(SELECTED TEXT):
::::::::::
Introduction to Part 3



The idea of research as a conversation

In 1941, Kenneth Burke was the first to use the metaphor of ‘research as a conversation’:

Imagine that you enter a parlor. You come late. When you arrive, others have long preceded you, and they are engaged in a heated discussion, a discussion too heated for them to pause and tell you exactly what it is about. In fact, the discussion had already begun long before any of them got there, so that no one present is qualified to retrace for you all the steps that had gone before. You listen for a while, until you decide that you have caught the tenor of the argument; then you put in your oar. Someone answers; you answer him; another comes to your defense; another aligns himself against you, to either the embarrassment or gratification of your opponent, depending upon the quality of your ally's assistance. However, the discussion is interminable. The hour grows late, you must depart. And you do depart, with the discussion still vigorously in progress.

Burke, 1974

Although this metaphor is not new in academia, it persists because it is a succinct and accurate description of the ideal of building knowledge. The phrase describes new knowledge as not a ‘eureka’-like bolt of lightning out of a clear summer sky, but rather as something built upon the solid foundation of pre-existing research. Whether the existing research agrees with established research or questions and refutes it, it is clearly situated in the established research conversation. This metaphor touches on several key aspects of libraries: providing access to previous research, educating users in how to discover it and give credit to it, and helping students learn how to analyse, synthesize and respond to it.

This metaphor is complemented in 1962 by Thomas Kuhn's seminal work on research, The Structure of Scientific Revolutions (Kuhn, 1970), which describes paradigm-shifting moments in scientific research. Kuhn's view of the history of science challenged the then-popular view that science was merely an inevitable accumulation of facts over time leading to a single, coherent framework. Instead, Kuhn pointed out how scientific anomalies that don't fit into the existing framework (what Kuhn called the ‘dominant paradigm’) can lead to requestioning old data with new hypotheses (a period he called ‘scientific revolution’) and ultimately to a new paradigm.
::::::::::
(SUPPLIED INFORMATION):
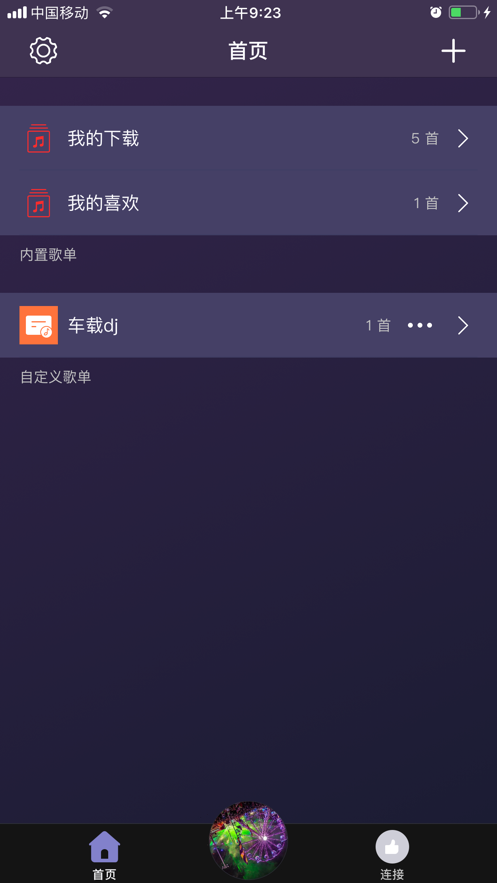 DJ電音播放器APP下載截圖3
::::::::::
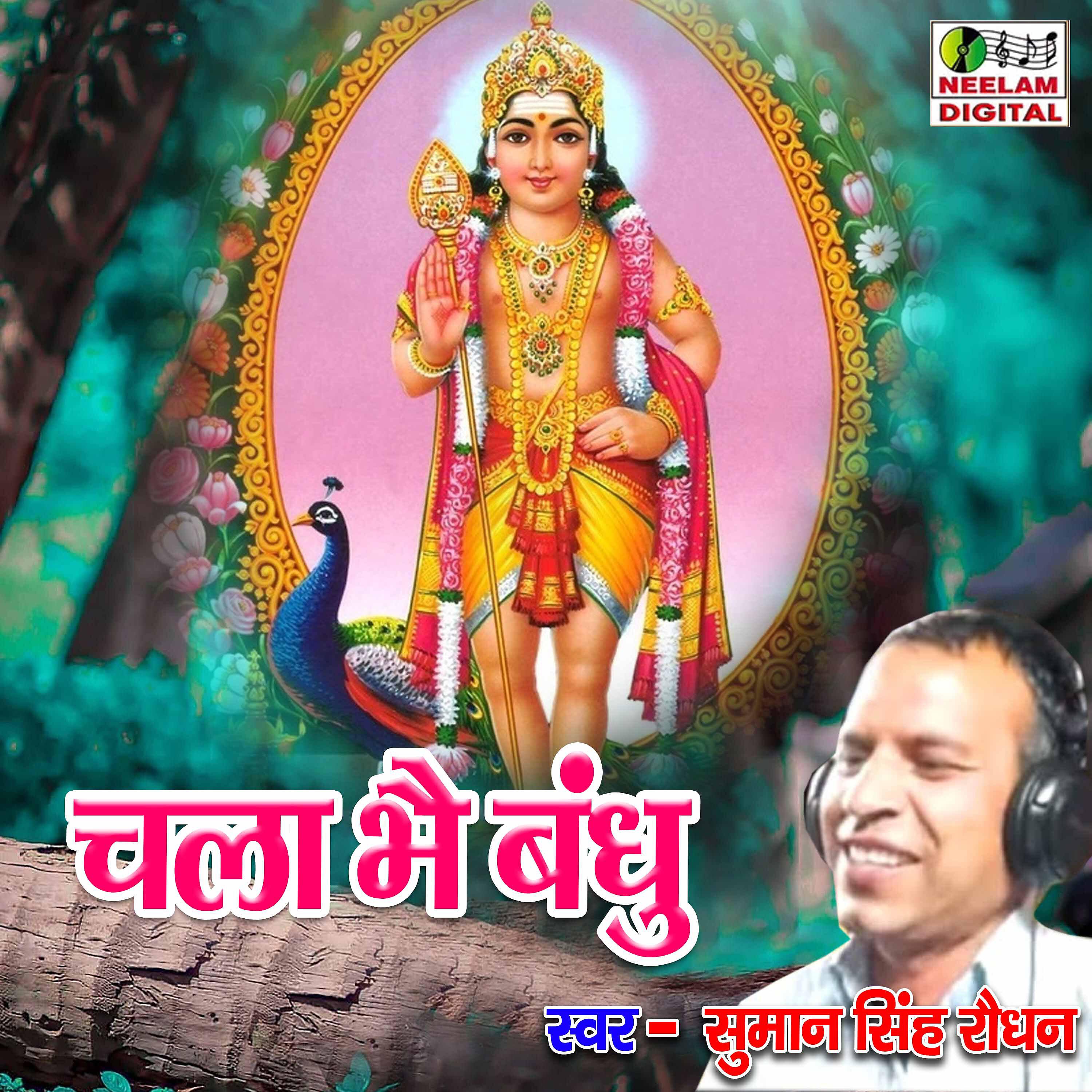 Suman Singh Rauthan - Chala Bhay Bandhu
::::::::::
(ASSIGNED TASK A): In the introduction, give the passage from "Although this metaphor" up to and including "respond to it." again, replacing "metaphor" with "image".
(ASSIGNED TASK B): According to the introduction, what did Kuhn call the existing framework that scientific anomalies don't fit into?

(RESPONSE BOX A):
Although this image is not new in academia, it persists because it is a succinct and accurate description of the ideal of building knowledge. The phrase describes new knowledge as not a ‘eureka’-like bolt of lightning out of a clear summer sky, but rather as something built upon the solid foundation of pre-existing research. Whether the existing research agrees with established research or questions and refutes it, it is clearly situated in the established research conversation. This image touches on several key aspects of libraries: providing access to previous research, educating users in how to discover it and give credit to it, and helping students learn how to analyse, synthesize and respond to it.

(RESPONSE BOX B): The "dominant paradigm."